When I add opera-mini.net (or just opera), that starts working for me on the next load.

[phiw13]

1. Nice catch on the opera mini domain. That didn't use to be the case . I hadn't used that applet for quite a while (Opera Mini installed on the iPod Touch is a much more realistic testing bed - that and the whole Opera mobile emulator, stellar piece of software; Google/Android I'm looking at you ).

2. I found the problem! I first had:

Code: Select all

user_pref("ao_java_policy.allowed_sites", "opera-mini.net, java.com");

note the space after the comma… Removing that space made it magically work.
(yes it is kinda automatic here, I always add a space after a comma in a comma-separated list; readability and all that jazz)

Story in log format:
http://dev.l-c-n.com/camino/aoJavaPolicy-log.txt

3. still a bit puzzled as to why I to 'upgrade' to a newer build (not really a newer build, just 'another' build) to make the hidden pref appear in about config.

[Uncle Asad]

2. I found the problem! I first had:

Code: Select all

user_pref("ao_java_policy.allowed_sites", "opera-mini.net, java.com");

note the space after the comma… Removing that space made it magically work.
(yes it is kinda automatic here, I always add a space after a comma in a comma-separated list; readability and all that jazz)

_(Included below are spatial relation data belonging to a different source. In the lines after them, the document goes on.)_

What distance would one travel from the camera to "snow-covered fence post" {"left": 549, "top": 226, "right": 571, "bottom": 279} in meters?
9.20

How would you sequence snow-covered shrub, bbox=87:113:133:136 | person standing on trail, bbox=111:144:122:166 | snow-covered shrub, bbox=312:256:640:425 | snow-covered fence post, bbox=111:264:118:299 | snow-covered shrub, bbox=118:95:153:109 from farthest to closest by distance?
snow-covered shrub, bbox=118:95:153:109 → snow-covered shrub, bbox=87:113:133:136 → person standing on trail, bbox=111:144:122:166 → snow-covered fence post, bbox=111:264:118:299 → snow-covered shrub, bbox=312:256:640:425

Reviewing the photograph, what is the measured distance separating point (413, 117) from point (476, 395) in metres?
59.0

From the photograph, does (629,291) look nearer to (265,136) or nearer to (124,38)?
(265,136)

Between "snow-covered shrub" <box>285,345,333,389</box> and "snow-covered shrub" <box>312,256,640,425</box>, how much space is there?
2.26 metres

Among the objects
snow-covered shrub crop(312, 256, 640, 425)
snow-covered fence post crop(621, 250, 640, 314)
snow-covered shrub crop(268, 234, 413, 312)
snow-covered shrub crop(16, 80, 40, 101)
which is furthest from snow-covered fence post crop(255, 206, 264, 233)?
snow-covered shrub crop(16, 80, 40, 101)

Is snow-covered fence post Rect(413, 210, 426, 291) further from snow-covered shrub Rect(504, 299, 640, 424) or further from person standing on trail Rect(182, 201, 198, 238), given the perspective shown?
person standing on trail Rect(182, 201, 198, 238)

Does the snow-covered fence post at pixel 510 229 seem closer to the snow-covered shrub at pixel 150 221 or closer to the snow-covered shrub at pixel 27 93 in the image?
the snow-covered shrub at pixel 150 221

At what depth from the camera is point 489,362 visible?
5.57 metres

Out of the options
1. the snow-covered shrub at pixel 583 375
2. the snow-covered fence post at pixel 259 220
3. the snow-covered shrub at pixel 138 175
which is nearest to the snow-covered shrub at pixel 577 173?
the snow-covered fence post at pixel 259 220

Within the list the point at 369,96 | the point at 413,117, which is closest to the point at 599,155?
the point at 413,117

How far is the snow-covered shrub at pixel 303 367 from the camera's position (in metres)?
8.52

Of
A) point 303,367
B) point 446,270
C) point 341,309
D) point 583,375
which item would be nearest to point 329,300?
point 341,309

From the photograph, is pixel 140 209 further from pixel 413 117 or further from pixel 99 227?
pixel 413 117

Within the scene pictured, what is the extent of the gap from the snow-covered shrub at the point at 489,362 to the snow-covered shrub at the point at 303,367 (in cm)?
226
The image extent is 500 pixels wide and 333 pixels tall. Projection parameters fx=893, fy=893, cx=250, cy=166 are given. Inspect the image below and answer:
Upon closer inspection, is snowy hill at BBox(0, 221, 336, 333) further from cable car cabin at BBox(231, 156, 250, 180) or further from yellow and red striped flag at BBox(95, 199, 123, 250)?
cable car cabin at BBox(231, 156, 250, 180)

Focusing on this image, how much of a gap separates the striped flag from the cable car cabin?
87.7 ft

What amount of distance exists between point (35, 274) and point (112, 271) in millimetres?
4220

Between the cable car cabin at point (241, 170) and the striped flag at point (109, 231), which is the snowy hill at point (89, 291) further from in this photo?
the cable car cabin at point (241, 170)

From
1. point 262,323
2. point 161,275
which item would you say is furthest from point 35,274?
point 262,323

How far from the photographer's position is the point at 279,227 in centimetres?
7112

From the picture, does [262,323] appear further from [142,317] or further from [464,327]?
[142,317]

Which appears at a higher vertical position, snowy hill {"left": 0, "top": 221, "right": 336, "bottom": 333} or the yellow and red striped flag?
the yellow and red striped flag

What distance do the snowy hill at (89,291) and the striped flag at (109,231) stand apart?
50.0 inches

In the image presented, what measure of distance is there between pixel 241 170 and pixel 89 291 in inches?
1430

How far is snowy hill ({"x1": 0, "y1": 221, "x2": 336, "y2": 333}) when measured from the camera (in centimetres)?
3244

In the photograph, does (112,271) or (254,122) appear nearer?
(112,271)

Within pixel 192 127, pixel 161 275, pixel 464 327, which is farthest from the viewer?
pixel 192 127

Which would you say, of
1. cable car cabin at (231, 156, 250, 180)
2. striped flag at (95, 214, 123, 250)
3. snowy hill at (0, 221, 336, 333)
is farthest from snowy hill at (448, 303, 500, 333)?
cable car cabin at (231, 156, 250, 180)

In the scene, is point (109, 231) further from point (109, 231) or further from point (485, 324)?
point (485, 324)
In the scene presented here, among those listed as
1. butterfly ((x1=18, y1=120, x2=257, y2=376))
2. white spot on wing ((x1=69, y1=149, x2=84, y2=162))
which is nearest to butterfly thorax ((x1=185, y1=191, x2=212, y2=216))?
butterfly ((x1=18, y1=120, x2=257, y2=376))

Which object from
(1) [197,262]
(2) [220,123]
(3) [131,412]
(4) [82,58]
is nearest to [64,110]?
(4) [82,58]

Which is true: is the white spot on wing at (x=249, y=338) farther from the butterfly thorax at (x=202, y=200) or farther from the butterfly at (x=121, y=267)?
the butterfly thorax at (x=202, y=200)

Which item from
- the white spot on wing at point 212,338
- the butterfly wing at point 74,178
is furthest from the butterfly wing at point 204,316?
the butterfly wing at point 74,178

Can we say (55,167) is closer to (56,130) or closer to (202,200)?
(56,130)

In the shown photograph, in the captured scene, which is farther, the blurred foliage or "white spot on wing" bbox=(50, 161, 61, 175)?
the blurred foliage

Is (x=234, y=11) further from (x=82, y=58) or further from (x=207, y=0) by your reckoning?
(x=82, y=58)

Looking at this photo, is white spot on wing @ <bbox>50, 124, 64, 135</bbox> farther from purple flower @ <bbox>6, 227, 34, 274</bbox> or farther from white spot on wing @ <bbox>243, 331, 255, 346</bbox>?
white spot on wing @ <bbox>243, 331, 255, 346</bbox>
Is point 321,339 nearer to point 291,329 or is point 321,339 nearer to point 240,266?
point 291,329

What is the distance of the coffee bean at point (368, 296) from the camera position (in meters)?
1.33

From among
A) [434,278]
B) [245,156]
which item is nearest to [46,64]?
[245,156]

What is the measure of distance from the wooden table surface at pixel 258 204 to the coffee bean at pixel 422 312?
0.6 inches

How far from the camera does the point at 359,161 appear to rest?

Ah, nice find; I guess I need to add some code to strip spaces when processing the pref. I'll have to think about how to do that, since I use " " as a dummy value in a couple places. And maybe make it more clear in the Readme that there are no spaces

3. still a bit puzzled as to why I to 'upgrade' to a newer build (not really a newer build, just 'another' build) to make the hidden pref appear in about config.

It wasn't the upgrade to a newer build of Camino; it was the upgrade to the newer version of aoJavaPolicy; I found and fixed a bug that really did prevent the pref from being created on first run (I had missed said bug in my final testing because I had forgotten to test the no-pref-exists case after making one change ).

Thanks for testing (and finding the space bug)!

haleakalari, please let me know if the new version (from this post) works for you.